According to school officials, the video was taken weeks ago but has only recently surfaced. Miami-Dade School officials told 7News that the officer has been suspended and is the subject of an investigation.
They said in a statement, “The employee has been removed from the school and will not be returning pending the outcome of an investigation. Because the employee’s actions demonstrated a serious lack of judgment, the outcome of the investigation could result in disciplinary action, up to and including dismissal.”
As 7 News reports, Urena said that actions like this instill fear in her. “It makes the rest of us fear about our school and we just want to go to school to learn and be safe,” she said.
“It’s not the way a kid [is] suppose to feel when they’re in school to learn and feel safe it’s not happening anymore,” the parent said.
Indeed, when citizens are paying for “protection” for their children with their tax dollars and the officer who is supposed to be protecting them—becomes the threat—something is seriously wrong.
As this case helps to illustrate, schools do not become safer with more police presence. However, after the tragic shooting in Parkland, Florida last week, legislators began hinting that they would up the police presence in schools.
Aside from conditioning children to grow up in a police state, this move is terrible for other reasons as well. Research shows that police officers in schools create an environment that funnels children into the criminal justice system at a young age.

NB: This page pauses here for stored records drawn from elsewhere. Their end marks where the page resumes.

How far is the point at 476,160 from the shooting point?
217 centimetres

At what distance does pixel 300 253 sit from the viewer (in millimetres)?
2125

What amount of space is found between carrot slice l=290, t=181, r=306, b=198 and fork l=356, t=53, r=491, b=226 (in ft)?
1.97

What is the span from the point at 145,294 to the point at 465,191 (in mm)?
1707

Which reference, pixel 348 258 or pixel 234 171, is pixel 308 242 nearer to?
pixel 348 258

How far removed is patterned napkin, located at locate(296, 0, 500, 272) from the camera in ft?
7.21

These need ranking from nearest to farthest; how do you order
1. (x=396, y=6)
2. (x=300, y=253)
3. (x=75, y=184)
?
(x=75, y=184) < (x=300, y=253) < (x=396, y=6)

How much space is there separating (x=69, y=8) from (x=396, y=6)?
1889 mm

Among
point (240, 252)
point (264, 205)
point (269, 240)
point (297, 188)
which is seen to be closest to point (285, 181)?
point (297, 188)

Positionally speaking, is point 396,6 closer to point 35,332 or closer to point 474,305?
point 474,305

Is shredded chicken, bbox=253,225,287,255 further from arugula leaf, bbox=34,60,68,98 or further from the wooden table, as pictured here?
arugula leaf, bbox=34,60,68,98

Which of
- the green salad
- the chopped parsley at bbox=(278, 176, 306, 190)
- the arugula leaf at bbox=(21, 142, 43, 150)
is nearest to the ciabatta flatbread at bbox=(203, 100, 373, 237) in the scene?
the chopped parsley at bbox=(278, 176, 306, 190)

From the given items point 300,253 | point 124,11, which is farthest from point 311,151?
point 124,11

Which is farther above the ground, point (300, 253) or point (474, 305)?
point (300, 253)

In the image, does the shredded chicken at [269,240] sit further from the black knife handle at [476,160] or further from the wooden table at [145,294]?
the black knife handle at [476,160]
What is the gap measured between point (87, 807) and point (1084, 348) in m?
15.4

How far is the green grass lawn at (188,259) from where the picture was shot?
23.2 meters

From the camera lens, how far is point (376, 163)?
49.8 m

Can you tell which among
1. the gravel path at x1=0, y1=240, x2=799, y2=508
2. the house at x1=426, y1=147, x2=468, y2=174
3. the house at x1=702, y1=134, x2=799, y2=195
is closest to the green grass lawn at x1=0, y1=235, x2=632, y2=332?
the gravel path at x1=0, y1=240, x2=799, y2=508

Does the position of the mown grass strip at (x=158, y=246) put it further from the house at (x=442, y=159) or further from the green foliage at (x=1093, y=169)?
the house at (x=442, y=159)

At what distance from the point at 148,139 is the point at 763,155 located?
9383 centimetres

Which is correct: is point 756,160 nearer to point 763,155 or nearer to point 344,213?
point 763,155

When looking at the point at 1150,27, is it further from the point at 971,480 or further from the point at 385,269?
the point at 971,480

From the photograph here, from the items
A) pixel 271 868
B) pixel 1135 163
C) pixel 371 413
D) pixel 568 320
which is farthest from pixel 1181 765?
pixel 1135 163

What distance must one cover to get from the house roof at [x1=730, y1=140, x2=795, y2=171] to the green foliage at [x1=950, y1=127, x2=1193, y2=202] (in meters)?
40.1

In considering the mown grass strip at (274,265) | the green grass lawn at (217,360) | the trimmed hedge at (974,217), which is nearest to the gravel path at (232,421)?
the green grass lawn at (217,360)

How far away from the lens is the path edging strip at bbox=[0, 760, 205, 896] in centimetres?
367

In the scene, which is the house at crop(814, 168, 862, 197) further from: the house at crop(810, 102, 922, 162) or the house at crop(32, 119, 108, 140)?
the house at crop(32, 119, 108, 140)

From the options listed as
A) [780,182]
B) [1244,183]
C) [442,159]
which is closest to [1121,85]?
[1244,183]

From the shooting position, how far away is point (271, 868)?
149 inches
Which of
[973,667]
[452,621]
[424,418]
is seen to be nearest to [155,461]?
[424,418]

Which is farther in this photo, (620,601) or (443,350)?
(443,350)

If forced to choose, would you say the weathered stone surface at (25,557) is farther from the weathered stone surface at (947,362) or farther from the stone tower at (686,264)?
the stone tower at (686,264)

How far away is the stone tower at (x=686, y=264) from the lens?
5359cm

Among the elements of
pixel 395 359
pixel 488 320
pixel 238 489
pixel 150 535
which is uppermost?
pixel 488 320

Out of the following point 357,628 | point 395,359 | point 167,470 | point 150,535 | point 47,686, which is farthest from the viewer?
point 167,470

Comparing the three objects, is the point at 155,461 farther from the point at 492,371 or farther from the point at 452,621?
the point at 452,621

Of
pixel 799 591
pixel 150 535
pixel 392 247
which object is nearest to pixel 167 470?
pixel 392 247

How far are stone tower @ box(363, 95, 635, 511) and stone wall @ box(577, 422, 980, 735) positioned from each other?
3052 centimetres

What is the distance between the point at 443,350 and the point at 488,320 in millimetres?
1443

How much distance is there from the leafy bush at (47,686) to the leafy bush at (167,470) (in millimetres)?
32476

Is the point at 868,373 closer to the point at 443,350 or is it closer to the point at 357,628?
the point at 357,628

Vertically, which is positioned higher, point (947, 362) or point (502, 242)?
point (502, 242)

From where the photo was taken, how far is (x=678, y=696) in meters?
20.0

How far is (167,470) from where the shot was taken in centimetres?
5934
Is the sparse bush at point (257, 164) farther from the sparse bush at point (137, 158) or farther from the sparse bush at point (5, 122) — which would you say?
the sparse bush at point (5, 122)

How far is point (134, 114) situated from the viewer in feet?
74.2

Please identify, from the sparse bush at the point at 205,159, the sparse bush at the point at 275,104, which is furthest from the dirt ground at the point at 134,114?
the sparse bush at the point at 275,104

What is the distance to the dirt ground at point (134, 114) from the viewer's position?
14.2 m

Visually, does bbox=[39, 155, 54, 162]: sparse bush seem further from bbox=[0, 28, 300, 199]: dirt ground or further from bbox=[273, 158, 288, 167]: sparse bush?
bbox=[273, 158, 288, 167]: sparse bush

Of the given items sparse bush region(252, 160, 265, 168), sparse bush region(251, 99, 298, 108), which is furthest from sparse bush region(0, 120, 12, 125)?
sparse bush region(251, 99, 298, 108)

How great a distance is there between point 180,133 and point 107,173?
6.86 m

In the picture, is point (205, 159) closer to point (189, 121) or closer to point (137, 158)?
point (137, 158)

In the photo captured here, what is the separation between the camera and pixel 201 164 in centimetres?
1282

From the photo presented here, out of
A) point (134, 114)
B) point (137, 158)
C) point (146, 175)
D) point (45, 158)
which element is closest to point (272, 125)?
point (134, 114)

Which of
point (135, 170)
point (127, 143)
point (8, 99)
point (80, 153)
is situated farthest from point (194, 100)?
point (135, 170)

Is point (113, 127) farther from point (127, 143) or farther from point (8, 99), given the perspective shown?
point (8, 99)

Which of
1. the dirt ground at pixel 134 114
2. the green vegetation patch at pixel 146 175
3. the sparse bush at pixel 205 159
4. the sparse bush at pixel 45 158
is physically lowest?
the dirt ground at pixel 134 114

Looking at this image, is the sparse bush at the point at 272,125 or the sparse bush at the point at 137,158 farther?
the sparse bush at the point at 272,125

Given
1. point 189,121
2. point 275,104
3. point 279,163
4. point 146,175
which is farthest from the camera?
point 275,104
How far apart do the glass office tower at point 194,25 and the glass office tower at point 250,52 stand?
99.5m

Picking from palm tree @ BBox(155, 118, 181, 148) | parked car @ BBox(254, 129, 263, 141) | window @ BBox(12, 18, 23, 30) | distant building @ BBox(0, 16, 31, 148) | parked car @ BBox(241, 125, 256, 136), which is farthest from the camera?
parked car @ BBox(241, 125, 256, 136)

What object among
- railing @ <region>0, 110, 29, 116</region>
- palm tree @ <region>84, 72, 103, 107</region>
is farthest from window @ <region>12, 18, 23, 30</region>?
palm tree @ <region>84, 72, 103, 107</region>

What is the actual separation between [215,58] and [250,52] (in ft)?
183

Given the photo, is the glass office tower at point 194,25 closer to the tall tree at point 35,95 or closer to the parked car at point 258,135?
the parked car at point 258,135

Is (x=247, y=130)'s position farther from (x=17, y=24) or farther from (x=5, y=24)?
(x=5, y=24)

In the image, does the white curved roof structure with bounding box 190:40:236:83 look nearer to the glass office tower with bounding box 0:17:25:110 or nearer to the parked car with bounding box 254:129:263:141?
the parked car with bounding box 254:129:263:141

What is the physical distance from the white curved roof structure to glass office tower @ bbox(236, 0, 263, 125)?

Normal adolescent behavior is criminalized and leads to arrests instead of detention. It is also important to point out that the police presence in the Parkland high school did nothing to stop the shooter. He never once even confronted him.
Schools in America are starting to more closely resemble prisons than learning facilities— and more cops facilitate this. Think about it — children are locked in behind steel doors all day long as armed agents of the state patrol the grounds. A few minutes out of the day, the students are given a little yard time — and again, they are kept under the watch of armed state agents.
Video after video shows the horrific nature of such a practice as children are seen being maced, beaten, and tasered for normal childhood behaviors.
The mere act of being a child is now criminalized.
What’s more, as the video above illustrates, instead of safety, these cops are causing fear and putting children in danger.
Instead of attempting to solve a problem with logic and reason, schools are now taking the easy road and turning to the barrel of a gun to force compliance. This is not only dangerous and lazy, but it’s entirely unnecessary.
A study of more than 185,000 private and public school users from 2010 to 2014 revealed that violence is largely a problem in the public school sector. Private schools, unlike public schools, have an incentive to create a safe and caring environment for their students, so they take a far more proactive approach to prevent bullying — and it works.
Without using police force, private schools are able to reduce bullying and violence to levels far below that of public schools—without the benefit of taxpayers. Imagine that.